Inability to detect replicated SNPs in previous study is one of our limitations. This might be owing to small sample size, another limitation of our study, which can increase the false positive rates and decrease the statistical power. Even though a genome-wide significant SNP being identified, in view of both the relatively low MAF of the SNP and the small sample size of our study, further replication studies with larger population sizes are needed. Ethnic differences also could contribute to the inability of replication, and further Asian studies on emphysema are needed. Third, our study was not able to perform a meta-analysis with GWAS on emphysema or COPD in Asian population due to the lack of data.
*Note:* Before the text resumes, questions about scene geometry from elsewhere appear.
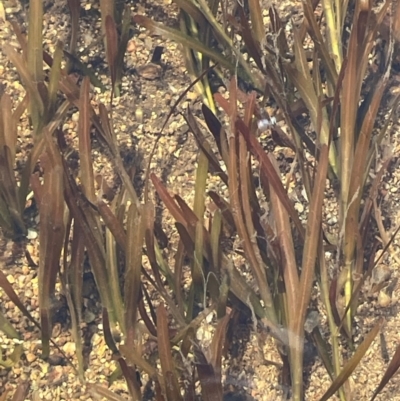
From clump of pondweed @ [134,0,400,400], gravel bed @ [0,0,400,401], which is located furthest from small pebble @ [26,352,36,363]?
clump of pondweed @ [134,0,400,400]

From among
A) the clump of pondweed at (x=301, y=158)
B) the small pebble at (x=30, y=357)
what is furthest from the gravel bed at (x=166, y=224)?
the clump of pondweed at (x=301, y=158)

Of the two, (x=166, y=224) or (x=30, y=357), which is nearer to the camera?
(x=30, y=357)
Comparing the results of meta-analysis with GWASs in different ethnicity would facilitate to elucidate the ethnic specificity. Fourth, the functional and biological impacts of the SNPs on emphysema are not identified in our study. Functional and integrated analysis may lead to a better understanding of pathophysiology of emphysema in Asian population. Also, we could not find out causal effects on emphysema of SNPs identified in our study. In further studies or meta-analysis including our study is needed to explore causal effects of the SNPs using Mendelian Randomization59,60,61,62,63. Finally, we had an interest in exploring whether the genetic cause could be a determining factor in emphysema regardless of smoking. Therefore, we focused on the results of the population that includes more never-smokers. However, owing to a small number of non-COPD subjects included in the total population, characteristics between the total and COPD populations may not be significantly different.

Conclusions

In a genome-wide association study of emphysema in Korean COPD, we identified a new genome-wide significant association and several associations at suggestive significance. Ours is the first GWAS related to quantitative emphysema in Korean population. Further analysis of including replication in other independent cohorts and functional studies would yield insights into the development of emphysema. In particular, this work may be a starting point to investigate the aspects of the pathobiology of emphysema that are shared or unique across differing ancestries.